2. Recruit 500 pre-service STEM teachers through merit-based award programs, innovative course offerings, and strong university-school partnerships that will spark interest in STEM Education and allow STEM majors to try teaching during their freshman or sophomore year.
3. Recruit and support 50 burgeoning STEM education students through offering stipends for internships opportunities with STEM Education professional.
The goals of this project are being met through many activities. A few of those include:
1) internships being awarded to students to work with STEM Education faculty who have been awarded NSF, Title II, and Georgia BOR grants;
2) STEM Education majors being placed in Professional Development Schools to work with 4th and 5th science and math teachers to teach lessons;
3) a special topics course entitled, ‘What do you want to know about teaching STEM?’ being created to spark interest in STEM Education;
4) STEM Education majors being offered free tutoring in Calculus II and Organic Chemistry in the 2016-17 academic year. These two courses were determined by the students and their advisors to be major barriers to the retention of STEM Education majors; and
5) Teachers candidates participating in a STEM Education Club (WeTEach) and assisting in planning and implementation of a STEM competition and volunteering for multiple science competitions held at the UWG.
One year prior to the award, the number of STEM post-baccalaureates who completed the teacher preparation program and had prepared to become K-12 math and science teachers during the reporting period was seven.

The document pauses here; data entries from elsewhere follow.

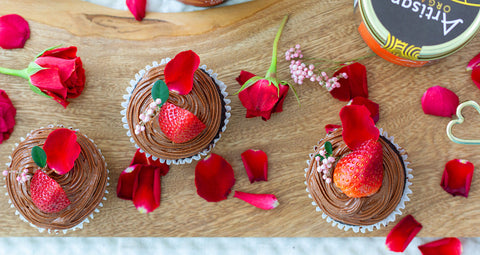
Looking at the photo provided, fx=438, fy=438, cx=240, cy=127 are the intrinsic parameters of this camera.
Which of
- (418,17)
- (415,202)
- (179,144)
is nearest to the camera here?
(418,17)

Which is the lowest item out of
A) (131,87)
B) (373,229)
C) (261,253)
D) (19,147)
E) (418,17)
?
(261,253)

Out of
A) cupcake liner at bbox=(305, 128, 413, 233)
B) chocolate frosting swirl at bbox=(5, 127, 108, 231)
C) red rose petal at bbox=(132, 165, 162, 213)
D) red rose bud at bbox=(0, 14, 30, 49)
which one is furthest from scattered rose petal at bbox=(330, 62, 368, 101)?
red rose bud at bbox=(0, 14, 30, 49)

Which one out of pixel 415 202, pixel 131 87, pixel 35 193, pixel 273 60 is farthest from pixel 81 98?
pixel 415 202

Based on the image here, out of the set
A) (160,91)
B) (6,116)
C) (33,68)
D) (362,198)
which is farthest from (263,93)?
(6,116)

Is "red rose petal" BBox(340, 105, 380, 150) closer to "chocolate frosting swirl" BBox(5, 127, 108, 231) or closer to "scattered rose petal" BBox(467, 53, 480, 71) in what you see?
"scattered rose petal" BBox(467, 53, 480, 71)

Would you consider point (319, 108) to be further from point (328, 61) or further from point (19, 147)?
point (19, 147)

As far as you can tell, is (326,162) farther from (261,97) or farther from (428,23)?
(428,23)
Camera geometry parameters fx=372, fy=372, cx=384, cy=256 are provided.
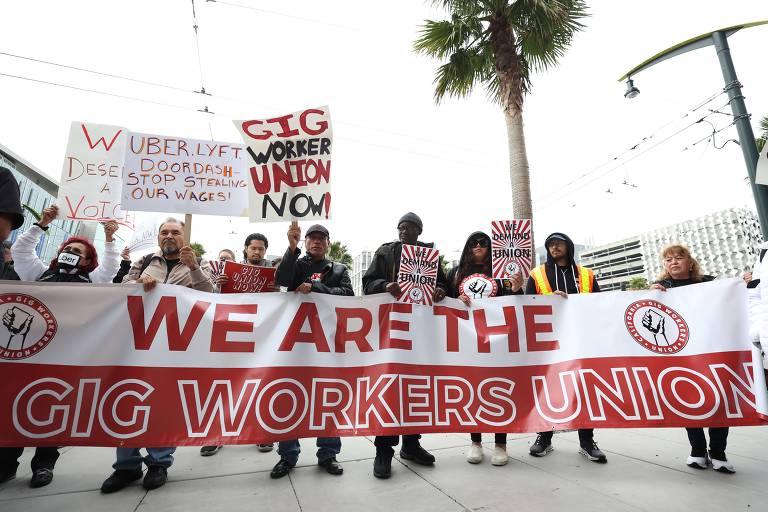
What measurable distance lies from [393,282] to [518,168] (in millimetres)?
4094

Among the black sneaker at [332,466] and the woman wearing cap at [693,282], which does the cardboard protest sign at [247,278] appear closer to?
the black sneaker at [332,466]

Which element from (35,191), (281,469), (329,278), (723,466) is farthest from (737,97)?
(35,191)

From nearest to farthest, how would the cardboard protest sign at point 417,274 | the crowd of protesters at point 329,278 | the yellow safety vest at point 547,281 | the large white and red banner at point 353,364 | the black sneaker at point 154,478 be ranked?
the large white and red banner at point 353,364 < the black sneaker at point 154,478 < the crowd of protesters at point 329,278 < the cardboard protest sign at point 417,274 < the yellow safety vest at point 547,281

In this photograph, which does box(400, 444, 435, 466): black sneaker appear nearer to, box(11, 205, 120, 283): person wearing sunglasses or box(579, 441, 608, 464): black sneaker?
box(579, 441, 608, 464): black sneaker

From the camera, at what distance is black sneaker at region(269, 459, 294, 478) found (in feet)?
9.52

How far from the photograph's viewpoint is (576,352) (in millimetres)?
3098

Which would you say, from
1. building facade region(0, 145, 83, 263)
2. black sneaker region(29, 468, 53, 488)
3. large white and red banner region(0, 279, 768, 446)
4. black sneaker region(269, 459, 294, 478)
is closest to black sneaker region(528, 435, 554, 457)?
large white and red banner region(0, 279, 768, 446)

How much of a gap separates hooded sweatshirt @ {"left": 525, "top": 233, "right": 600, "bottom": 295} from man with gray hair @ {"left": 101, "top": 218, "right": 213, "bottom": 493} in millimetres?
3006

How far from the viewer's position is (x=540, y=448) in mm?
3455

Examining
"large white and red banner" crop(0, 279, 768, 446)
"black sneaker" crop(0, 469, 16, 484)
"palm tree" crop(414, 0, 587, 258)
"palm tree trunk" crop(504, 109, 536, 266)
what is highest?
"palm tree" crop(414, 0, 587, 258)

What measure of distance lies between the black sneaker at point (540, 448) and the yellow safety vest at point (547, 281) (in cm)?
139

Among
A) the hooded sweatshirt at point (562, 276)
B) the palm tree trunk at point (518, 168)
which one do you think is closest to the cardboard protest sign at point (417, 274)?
the hooded sweatshirt at point (562, 276)

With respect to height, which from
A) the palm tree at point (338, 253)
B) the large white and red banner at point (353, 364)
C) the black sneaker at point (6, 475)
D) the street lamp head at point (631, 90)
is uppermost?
the palm tree at point (338, 253)

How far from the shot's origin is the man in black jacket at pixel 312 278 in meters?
3.01
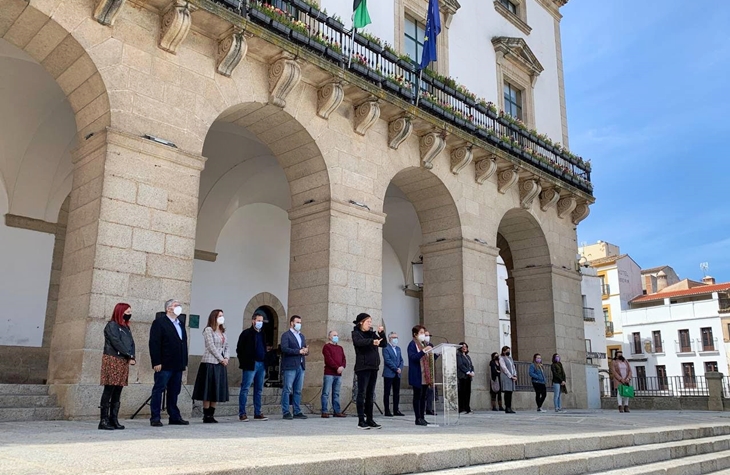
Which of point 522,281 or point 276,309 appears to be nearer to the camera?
point 276,309

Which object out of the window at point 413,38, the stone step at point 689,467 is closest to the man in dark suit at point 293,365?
the stone step at point 689,467

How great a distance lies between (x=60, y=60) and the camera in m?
9.84

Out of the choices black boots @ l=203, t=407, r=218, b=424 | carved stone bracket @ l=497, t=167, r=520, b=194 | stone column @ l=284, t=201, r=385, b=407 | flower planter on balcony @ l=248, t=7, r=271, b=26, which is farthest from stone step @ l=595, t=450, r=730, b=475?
carved stone bracket @ l=497, t=167, r=520, b=194

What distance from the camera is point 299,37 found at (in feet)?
39.0

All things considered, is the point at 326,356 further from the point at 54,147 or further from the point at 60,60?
the point at 54,147

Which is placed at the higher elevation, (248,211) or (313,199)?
(248,211)

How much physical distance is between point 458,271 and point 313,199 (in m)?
4.57

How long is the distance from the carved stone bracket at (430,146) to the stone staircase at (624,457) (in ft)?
26.0

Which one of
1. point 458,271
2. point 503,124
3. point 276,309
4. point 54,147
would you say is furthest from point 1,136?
point 503,124

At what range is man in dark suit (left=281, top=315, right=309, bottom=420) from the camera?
10.2 m

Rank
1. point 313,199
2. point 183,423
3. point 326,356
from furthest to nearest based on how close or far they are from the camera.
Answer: point 313,199 → point 326,356 → point 183,423

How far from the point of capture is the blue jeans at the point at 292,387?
1023 cm

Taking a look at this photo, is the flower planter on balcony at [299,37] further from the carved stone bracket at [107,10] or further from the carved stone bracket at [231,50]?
the carved stone bracket at [107,10]

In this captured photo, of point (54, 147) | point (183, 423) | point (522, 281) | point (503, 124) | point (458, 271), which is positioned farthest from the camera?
point (522, 281)
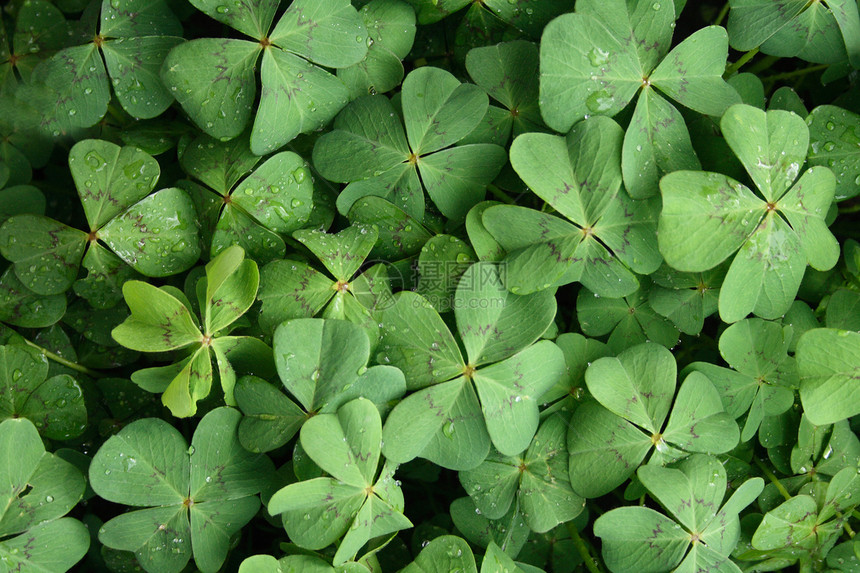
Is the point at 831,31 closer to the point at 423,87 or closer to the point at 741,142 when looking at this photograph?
the point at 741,142

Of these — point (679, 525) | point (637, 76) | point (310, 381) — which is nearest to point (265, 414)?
point (310, 381)

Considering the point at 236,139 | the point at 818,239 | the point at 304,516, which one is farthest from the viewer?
the point at 236,139

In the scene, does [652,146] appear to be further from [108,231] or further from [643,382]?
[108,231]

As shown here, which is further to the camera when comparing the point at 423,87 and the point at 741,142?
the point at 423,87

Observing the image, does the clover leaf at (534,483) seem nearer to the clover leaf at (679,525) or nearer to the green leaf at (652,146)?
the clover leaf at (679,525)

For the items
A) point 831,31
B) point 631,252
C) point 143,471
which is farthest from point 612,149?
point 143,471

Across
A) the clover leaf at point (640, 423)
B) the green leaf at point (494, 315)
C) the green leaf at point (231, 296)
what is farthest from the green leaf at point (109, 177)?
the clover leaf at point (640, 423)

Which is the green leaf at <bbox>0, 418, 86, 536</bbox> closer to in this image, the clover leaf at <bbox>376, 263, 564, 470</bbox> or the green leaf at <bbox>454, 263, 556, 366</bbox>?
the clover leaf at <bbox>376, 263, 564, 470</bbox>
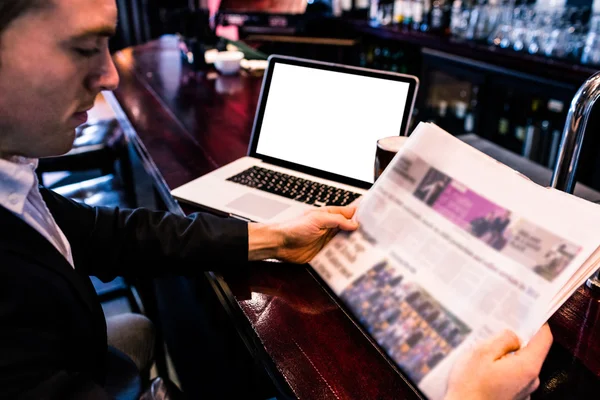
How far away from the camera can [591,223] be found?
66 cm

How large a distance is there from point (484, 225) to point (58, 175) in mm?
3523

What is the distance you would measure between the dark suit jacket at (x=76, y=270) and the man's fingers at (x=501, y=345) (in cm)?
51

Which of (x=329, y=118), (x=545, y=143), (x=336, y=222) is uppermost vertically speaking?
(x=329, y=118)

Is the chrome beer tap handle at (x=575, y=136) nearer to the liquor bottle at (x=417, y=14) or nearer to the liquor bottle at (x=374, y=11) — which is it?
the liquor bottle at (x=417, y=14)

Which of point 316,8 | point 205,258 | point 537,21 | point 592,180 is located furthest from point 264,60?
point 316,8

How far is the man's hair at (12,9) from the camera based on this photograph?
1.90ft

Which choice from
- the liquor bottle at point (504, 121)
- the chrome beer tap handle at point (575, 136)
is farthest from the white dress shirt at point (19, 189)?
the liquor bottle at point (504, 121)

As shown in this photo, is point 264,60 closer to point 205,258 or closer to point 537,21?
point 537,21

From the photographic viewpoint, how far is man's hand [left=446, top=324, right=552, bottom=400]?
629 mm

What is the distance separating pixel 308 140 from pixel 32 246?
813 millimetres

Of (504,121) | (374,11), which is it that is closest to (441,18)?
(504,121)

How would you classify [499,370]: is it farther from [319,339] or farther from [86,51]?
[86,51]

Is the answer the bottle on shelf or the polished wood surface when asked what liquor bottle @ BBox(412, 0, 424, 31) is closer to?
Answer: the bottle on shelf

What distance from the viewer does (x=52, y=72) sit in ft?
2.11
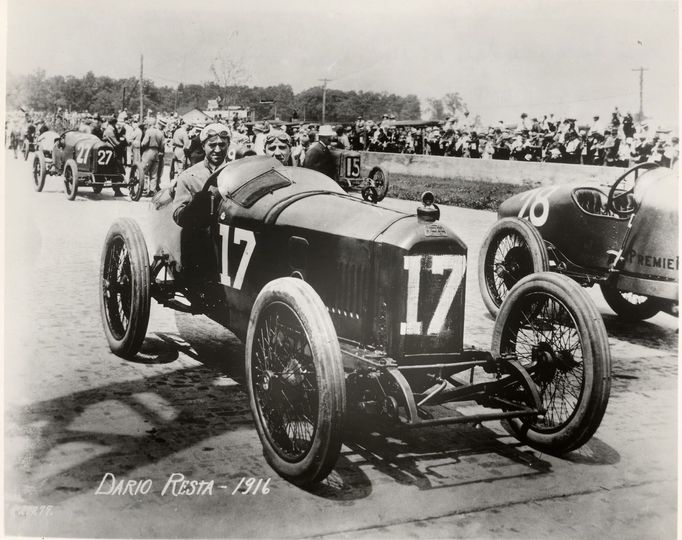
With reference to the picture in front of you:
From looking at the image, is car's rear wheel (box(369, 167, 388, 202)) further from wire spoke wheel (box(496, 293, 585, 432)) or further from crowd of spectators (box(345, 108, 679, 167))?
wire spoke wheel (box(496, 293, 585, 432))

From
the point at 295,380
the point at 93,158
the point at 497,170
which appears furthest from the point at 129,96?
the point at 497,170

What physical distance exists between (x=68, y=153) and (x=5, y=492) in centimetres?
1294

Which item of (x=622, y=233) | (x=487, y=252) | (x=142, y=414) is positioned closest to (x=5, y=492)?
(x=142, y=414)

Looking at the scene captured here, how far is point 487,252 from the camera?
772cm

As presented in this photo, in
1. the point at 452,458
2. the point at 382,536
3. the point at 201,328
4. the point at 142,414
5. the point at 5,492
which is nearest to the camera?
the point at 382,536

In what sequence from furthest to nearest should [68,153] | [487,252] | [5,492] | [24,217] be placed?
1. [68,153]
2. [487,252]
3. [24,217]
4. [5,492]

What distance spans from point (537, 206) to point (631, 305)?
4.30 feet

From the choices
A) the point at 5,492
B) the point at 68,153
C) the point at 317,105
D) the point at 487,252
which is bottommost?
the point at 5,492

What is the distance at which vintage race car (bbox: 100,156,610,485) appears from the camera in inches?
151

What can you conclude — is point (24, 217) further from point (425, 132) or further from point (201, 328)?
point (425, 132)

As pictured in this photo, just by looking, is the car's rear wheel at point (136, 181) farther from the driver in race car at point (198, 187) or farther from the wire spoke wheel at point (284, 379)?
the wire spoke wheel at point (284, 379)

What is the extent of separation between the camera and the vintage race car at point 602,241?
261 inches

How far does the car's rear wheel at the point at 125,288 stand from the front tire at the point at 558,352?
2.45 metres

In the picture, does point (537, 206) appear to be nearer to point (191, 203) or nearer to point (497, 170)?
point (191, 203)
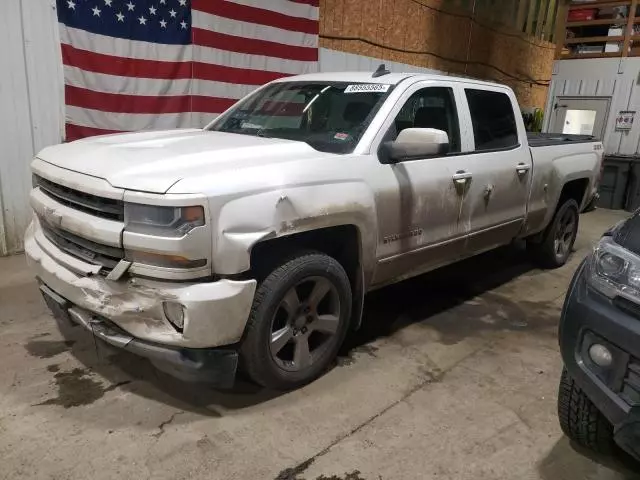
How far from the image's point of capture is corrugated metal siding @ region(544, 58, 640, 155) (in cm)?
1031

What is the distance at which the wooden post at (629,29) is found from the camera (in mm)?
10055

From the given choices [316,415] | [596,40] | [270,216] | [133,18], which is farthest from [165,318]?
[596,40]

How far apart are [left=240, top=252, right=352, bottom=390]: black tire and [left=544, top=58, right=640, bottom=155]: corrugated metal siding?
980cm

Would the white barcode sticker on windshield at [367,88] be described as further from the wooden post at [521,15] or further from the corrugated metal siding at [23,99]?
the wooden post at [521,15]

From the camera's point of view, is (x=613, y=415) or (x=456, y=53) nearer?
(x=613, y=415)

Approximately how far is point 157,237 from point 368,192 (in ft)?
4.14

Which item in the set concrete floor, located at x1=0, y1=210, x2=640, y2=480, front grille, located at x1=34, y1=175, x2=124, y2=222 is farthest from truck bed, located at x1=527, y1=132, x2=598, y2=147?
front grille, located at x1=34, y1=175, x2=124, y2=222

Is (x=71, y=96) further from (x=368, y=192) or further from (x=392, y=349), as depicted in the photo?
(x=392, y=349)

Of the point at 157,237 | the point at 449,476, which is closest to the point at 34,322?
the point at 157,237

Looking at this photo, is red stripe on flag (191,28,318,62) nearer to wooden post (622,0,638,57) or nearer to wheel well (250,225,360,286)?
wheel well (250,225,360,286)

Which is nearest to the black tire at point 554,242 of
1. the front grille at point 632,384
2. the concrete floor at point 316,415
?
the concrete floor at point 316,415

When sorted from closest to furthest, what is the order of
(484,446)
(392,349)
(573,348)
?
(573,348) < (484,446) < (392,349)

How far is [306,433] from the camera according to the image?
101 inches

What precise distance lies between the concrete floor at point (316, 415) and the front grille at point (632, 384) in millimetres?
673
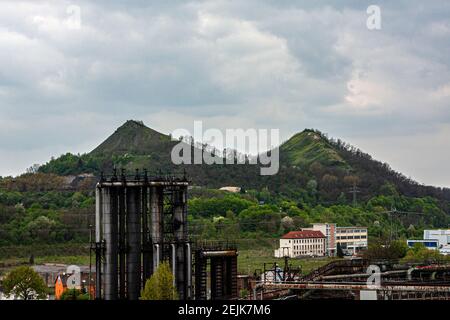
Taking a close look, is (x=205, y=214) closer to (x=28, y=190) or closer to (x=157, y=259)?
(x=28, y=190)

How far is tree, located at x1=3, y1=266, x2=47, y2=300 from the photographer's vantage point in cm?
6606

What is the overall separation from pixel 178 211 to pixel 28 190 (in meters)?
146

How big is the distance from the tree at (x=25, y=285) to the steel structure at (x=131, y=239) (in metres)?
17.7

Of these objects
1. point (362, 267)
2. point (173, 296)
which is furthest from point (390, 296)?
point (362, 267)

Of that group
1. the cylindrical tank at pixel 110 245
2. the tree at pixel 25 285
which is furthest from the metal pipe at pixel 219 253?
the tree at pixel 25 285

During the current award period, the number has risen to 19.
The broader impact of this project includes:
1)improved science and mathematics teaching in the upper elementary schools in the schools that partner with the University of West Georgia;
2) better extra-curricular STEM offerings for elementary, middle and high school students in the West Georgia region;
3) improved teacher preparation for STEM Education majors at UWG; and
4) more highly-qualified STEM Educators in the West Georgia region.
Our project efforts have been disseminated through the regional Noyce Conferences as well as the national NOYCE Summits. Also, both the College of Science and Mathematics as well as the College of Education are presented with project outcomes at faculty meetings and well as convocation.